Strategic investment in potentially game-changing innovation is just as important as substantial investment in the critical climate finance paradigm change. It would have been unthinkable not long ago for many people to give up personal car ownership. However, millions of people may now live without a car thanks to the billions of dollars invested by venture capitalists in micro-mobility solutions like e-scooters. 

Climate tech VC funding increased by 3750 percent between 2013 and 2019, according to a PwC research. More than 1,200 climate tech entrepreneurs have received a total investment of $60 billion, thanks to the efforts of VC firms such as Khosla Ventures, Sequoia Capital, Breakthrough Energy Ventures, and others.

CORPORATIONS

Since 1988, 100 firms have been responsible for 71% of all industrial greenhouse gas emissions around the world. That’s a depressing fact, but it also clarifies things: Climate investment by the private sector should not be seen as philanthropy, but rather as a necessary and appropriate response to the environmental damage that corporations have caused.

During our March call, Climate Policy Initiative analyst Matthew Solomon told me, “The historically and present greatest polluters can and should both increase their climate financing and reduce their involvement in dirty finance.” “They’re the ones who started the situation, so they should foot the bill to rectify it.” However, if you emit hundreds of millions of tons of CO2 year, you’re in the best position to cut it.”

Globally, firms invested an average of $124 billion on climate action in 2019 and 2020, down from $183 billion in 2018 and 2018. They’re also investing in a lot of harm. Anti-climate politicians receive roughly twice as much money from corporations as those who vote in support of climate action, with a large portion of it coming from companies that would otherwise promote climate action programs.
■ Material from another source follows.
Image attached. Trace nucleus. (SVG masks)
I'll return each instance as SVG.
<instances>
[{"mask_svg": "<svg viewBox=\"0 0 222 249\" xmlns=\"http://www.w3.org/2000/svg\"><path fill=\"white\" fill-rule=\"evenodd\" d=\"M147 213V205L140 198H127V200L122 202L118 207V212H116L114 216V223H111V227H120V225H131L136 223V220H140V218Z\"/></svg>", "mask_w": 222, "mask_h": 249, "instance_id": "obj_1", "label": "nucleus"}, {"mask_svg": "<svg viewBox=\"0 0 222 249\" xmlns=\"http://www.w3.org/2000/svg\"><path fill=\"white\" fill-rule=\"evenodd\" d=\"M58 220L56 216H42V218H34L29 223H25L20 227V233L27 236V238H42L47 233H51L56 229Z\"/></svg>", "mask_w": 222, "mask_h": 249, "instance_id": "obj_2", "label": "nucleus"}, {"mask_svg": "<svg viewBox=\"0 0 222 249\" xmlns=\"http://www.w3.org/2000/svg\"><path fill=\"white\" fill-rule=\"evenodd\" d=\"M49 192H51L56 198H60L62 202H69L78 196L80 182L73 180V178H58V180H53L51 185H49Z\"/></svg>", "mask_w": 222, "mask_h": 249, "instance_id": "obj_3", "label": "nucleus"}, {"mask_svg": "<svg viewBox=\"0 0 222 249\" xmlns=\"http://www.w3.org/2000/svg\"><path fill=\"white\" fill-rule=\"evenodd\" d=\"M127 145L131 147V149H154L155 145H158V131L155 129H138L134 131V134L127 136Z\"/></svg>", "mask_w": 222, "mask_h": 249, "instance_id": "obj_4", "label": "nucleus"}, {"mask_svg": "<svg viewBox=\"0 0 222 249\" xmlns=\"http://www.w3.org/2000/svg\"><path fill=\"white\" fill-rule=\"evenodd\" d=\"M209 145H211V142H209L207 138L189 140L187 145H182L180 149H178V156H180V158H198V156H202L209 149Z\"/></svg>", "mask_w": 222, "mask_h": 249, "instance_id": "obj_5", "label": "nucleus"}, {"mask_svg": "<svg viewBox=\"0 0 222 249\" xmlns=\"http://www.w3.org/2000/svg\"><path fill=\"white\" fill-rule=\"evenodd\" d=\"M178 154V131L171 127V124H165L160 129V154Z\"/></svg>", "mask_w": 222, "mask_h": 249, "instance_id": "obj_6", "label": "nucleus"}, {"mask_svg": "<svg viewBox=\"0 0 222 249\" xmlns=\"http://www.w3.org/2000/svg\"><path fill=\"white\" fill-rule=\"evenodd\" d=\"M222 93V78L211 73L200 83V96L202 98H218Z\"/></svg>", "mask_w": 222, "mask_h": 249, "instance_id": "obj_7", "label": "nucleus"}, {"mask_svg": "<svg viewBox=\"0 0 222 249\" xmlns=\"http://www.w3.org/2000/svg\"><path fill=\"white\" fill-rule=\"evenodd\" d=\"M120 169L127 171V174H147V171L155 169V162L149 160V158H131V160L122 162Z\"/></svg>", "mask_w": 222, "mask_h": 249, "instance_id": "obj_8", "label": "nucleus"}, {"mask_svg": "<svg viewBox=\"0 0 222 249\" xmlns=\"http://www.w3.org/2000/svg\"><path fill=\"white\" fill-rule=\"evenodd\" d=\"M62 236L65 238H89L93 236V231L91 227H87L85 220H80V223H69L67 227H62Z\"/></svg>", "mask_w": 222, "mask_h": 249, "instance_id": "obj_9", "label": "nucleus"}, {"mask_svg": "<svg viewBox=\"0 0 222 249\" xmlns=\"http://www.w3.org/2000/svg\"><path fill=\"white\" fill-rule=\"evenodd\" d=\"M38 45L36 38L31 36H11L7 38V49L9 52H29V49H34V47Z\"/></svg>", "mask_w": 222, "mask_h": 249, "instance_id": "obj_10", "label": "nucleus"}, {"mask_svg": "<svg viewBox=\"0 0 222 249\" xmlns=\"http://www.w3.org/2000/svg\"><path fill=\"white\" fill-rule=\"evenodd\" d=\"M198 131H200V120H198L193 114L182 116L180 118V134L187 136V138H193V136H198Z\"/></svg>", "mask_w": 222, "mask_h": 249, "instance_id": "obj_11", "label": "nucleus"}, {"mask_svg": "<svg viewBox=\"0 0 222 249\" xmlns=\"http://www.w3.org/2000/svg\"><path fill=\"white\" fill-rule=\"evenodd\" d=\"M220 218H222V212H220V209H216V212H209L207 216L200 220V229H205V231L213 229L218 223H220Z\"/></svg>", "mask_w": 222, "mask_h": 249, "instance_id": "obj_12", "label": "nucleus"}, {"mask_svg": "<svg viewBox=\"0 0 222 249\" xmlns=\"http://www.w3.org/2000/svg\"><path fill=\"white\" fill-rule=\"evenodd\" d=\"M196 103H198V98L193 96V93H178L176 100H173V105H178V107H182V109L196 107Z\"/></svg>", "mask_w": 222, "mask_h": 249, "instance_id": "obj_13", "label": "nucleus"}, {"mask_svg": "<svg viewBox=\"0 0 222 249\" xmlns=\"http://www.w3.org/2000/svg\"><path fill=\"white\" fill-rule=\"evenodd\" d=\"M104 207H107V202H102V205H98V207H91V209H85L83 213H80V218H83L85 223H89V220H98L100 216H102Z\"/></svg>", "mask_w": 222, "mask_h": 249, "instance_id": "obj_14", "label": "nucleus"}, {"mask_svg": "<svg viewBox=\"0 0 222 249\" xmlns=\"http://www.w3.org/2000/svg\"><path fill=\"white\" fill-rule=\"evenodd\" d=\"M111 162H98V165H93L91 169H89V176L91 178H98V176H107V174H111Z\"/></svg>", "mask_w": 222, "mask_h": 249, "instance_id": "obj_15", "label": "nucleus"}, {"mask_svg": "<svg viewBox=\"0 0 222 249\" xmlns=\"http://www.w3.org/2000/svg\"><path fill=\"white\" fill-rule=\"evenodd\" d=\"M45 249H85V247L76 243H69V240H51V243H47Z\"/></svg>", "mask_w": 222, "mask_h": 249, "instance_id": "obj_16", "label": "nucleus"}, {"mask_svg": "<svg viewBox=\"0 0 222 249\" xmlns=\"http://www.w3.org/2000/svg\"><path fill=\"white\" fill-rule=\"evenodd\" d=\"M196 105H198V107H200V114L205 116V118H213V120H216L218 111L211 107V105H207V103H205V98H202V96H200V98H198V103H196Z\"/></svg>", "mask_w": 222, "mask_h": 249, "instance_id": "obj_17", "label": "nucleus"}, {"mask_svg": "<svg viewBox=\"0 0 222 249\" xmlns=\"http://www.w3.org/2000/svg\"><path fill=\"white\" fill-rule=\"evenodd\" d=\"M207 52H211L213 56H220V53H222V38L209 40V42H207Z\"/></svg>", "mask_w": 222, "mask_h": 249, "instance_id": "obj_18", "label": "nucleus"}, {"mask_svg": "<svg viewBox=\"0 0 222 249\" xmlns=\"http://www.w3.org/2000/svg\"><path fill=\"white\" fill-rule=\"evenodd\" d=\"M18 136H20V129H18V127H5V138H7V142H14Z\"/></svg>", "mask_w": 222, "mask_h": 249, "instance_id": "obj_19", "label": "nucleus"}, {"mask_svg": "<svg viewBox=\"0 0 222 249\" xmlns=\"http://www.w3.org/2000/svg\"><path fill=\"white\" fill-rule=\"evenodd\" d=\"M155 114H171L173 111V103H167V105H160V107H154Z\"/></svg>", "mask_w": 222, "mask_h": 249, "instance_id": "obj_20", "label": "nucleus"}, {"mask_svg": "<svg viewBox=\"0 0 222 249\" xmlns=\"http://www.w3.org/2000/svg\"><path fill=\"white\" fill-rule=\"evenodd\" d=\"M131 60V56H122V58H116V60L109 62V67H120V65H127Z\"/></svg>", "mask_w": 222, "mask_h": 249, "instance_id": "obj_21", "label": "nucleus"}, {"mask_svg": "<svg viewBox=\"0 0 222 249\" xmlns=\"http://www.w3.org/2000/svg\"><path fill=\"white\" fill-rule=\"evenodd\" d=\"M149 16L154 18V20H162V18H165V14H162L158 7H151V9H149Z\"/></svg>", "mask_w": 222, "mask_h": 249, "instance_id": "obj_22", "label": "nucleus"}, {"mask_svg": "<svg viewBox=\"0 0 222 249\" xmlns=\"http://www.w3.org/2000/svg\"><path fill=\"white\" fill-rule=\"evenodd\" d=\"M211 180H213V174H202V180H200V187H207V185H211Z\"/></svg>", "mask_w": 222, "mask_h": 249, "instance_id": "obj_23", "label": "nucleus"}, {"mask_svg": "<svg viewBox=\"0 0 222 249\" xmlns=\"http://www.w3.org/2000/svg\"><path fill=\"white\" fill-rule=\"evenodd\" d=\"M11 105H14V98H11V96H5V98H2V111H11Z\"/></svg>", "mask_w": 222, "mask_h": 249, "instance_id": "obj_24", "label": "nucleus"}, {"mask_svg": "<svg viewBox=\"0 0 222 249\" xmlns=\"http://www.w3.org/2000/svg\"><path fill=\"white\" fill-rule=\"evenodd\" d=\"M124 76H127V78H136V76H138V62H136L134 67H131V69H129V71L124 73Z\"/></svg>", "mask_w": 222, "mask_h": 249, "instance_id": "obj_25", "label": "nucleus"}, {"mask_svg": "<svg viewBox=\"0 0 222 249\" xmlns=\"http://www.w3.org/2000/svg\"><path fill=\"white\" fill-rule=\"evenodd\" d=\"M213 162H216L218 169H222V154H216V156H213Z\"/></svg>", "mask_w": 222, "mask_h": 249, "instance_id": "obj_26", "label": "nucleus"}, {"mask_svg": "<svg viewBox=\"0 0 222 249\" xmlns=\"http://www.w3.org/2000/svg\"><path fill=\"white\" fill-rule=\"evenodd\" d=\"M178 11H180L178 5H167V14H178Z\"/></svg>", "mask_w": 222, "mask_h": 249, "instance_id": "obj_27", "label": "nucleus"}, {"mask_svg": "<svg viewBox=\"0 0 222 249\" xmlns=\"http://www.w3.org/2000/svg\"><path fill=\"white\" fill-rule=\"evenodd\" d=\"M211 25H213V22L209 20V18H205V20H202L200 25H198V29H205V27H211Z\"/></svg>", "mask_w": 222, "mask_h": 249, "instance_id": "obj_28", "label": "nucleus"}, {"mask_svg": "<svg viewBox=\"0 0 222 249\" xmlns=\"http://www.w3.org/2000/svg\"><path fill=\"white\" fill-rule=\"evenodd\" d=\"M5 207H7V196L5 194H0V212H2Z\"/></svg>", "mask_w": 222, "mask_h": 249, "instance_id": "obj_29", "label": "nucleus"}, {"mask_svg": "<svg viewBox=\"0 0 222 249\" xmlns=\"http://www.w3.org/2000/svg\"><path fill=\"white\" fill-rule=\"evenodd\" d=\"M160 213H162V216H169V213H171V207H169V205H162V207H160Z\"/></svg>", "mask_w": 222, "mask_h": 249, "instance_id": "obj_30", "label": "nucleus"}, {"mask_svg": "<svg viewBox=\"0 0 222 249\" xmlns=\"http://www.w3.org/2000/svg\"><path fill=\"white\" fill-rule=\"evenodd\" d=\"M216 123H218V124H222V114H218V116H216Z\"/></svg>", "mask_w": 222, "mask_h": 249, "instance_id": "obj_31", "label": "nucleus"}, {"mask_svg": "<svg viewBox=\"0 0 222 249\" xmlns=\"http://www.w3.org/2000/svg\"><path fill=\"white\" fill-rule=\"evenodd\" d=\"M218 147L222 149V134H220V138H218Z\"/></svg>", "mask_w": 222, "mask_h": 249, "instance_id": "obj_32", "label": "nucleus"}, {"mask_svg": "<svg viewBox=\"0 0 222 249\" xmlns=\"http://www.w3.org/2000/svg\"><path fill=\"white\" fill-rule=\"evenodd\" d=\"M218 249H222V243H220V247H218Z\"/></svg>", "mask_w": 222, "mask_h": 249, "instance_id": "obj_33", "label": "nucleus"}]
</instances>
For example, fossil fuel businesses may invest millions in renewable energy but also spend millions lobbying against climate legislation. 

The energy sector’s continuous investment in fossil fuel infrastructure, even while it dabbles in renewables, is far more harmful.

“Every dollar, euro, or yen spent on new fossil-fuel power plants puts us at risk of falling short of our Paris targets,” Wetherbee warned. “We already obtain so much electricity from high-emission sources that the marginal generation we add today can only afford to be zero-carbon.”

There are some encouraging signals. Companies are being compelled to act as a result of market pressure, and some are doing so. Apple, Google, Facebook, and other IT firms have pledged to run their data centers entirely on renewable energy. Patagonia and REI, two companies known for their long commitment to climate change, illustrate the market value of the environmental investment. Furthermore, the growing number of B organizations reflects a global trend toward incorporating sustainability into business structures. Over 200 of the world’s major corporations have pledged to go net-zero by 2050.